Interview

Rowspace raises $50M to help asset managers unlock proprietary data advantage before public data is fully commoditized by AI

Feb 25, 2026 with Michael Manapat

Key Points

  • Rowspace raises $50M to help asset managers extract competitive advantage from proprietary internal data as AI commoditizes public information.
  • The platform ingests fragmented internal systems—trade records, positions, CRM histories—and maps connections across data too large for a single context window.
  • Rowspace surfaces decision-relevant datasets rather than automating trades, and deploys entirely in customer environments to avoid touching sensitive institutional data.
Rowspace raises $50M to help asset managers unlock proprietary data advantage before public data is fully commoditized by AI

Summary

Rowspace raised $50M across two rounds over 18 months. The company helps asset managers extract competitive advantage from proprietary internal data before AI commoditizes public information. As tools like Claude synthesize public data more effectively, the real advantage shifts to decades of accumulated institutional memory—trade records, position data, CRM histories, accounting systems—that sit fragmented across internal databases.

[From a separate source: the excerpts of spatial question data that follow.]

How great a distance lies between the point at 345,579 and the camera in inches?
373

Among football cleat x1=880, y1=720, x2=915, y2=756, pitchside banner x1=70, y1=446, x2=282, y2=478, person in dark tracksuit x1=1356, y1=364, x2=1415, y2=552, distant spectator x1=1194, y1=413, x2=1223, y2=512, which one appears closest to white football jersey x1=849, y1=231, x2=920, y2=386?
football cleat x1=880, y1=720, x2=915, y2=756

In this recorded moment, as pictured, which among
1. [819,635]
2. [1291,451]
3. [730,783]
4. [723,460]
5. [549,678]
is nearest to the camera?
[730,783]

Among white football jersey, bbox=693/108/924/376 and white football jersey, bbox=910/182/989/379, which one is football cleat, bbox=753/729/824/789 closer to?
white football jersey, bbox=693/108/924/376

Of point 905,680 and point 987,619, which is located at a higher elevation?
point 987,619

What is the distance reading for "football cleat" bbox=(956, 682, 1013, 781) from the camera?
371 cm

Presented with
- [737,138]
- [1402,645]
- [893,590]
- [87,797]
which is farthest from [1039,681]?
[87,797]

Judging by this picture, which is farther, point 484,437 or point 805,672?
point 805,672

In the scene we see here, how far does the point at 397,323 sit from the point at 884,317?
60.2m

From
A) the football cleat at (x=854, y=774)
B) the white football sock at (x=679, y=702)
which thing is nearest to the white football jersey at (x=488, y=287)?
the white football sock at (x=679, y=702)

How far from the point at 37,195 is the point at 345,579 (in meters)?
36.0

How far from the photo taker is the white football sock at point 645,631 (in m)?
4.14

Rowspace ingests those internal systems and uses AI agents to map connections, inconsistencies, and conflicts across siloed data that would be impossible to hold in a single context window. A 50-year-old private equity firm can now run every deal through Rowspace's analysis against their entire history and ask what their institutional experience suggests they should do next. That analysis would have been too time-consuming to attempt before.

Rowspace does not automate trading decisions. Instead, it surfaces the full dataset a manager should consider before making the call themselves. This separates it from time-saving tools that labs are pitching—faster summaries, quicker research synthesis. Rowspace sells decision-making capability, not speed gains on existing workflows.

Security and data residency function as a moat. Rowspace deploys entirely in customer environments and never takes possession of proprietary trading or position data. For financial services firms evaluating whether to build internally or use a general-purpose AI application, the sensitivity of institutional data and compliance constraints make that infrastructure differentiation credible.

Burdens Capital led the Series A. Stripe-connected investors participated in both seed and Series A rounds. The company is based in San Francisco but plans to expand significantly in New York.